The downturn has created an unsteady platoon of Bakken E&Ps that are variously idling assets, digging in for the long haul or seeing production in the third quarter of 2015 but bracing for declining volumes.

The state’s top 10 companies have reduced operations and will maintain production at prices of $50 per barrel of WTI, Helms said.

Large operators such as Occidental Petroleum Corp. (OXY) are leaving the Williston Basin. Others are throttling back production or abandoning their development programs for now.

One operator told Helms that, if possible, “they’re going to run zero frack crews,” he said.

For Occidental, its Bakken holdings have morphed into noncore assets, leading the company to sell off its assets for $600 million in the third quarter of 2015.

Occidental’s Williston Basin average production fell by 4Mboe/d to 17 Mboe/d compared to the third quarter of 2014.

Stephen I. Chazen, president and CEO, said the company had made a strategic decision to exit the Williston Basin, along with cutting back in the Middle East and North Africa.

“The actions we have taken to exit noncore assets, improve drilling efficiencies and lower well and unit operating costs provide greater focus in both our U.S. and international oil and gas operations and will strengthen the financial results of the overall enterprise,” Chazen said.

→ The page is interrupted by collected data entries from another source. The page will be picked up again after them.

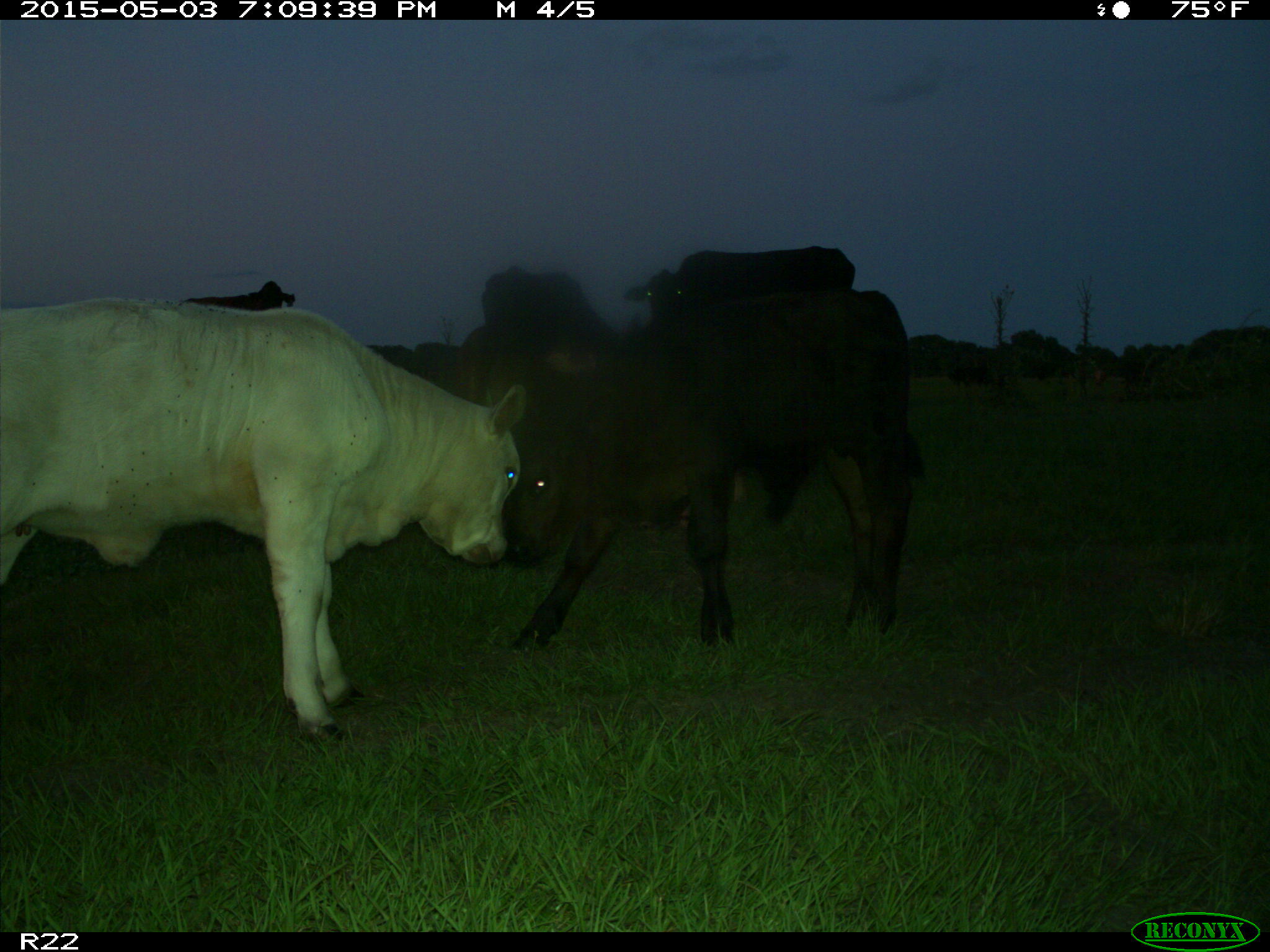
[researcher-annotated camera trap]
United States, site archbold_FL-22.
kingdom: Animalia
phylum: Chordata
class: Mammalia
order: Artiodactyla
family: Bovidae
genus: Bos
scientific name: Bos taurus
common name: domestic cow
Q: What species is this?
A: Bos taurus (domestic cow).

Newfield Exploration Co. (NFX) has also shifted from the Bakken, as well as the Eagle Ford, for now.

Newfield has shut down its Bakken program, said Mike Kelly, senior analyst with Seaport Global. The company is focused on its Anadarko Basin holdings, despite Williston well costs falling by 8% to $5.5 million in second-quarter 2015 from $6 million in the first quarter.

Due to falling commodity prices, Newfield is expected to write down $1.3 billion in value in the third quarter of 2015, about 20% of its market value, said Thomas R. Driscoll, analyst at Barclays, in an Oct. 21 report. The company could write down another $1.4 billion in the fourth quarter, he added.

Other operators are in a holding pattern.

Hess Corp. (HES) sailed through the third quarter of 2015, but still looked to lose ground in production through the fourth quarter.

The company said Oct. 28 that net Bakken production increased by about 31% to 113 Mboe/d from the prior-year quarter due to continued drilling activities.

Hess brought 48 gross operated wells online in the quarter, for a year-to-date total of 185 wells. Drilling and completion costs for operated wells averaged $5.3 million, down 26% from the third-quarter 2014.

Nevertheless, Hess forecast that Bakken production would fall to 100-105Mboe/d in the fourth quarter.

“Looking at the Bakken specifically, the plan is to operate only four rigs in 2016, compared to an average of 8.5 rigs this year,” said Pavel Molchanov, analyst with Raymond James & Associates.

Similarly, SM Energy Co. (SM) said Oct. 27 that it operated two rigs in the Bakken during the third quarter of 2015. The company is also currently deferring most completions in both its Eagle Ford and Bakken/Three Forks programs. It plans to increase completion activity around year-end.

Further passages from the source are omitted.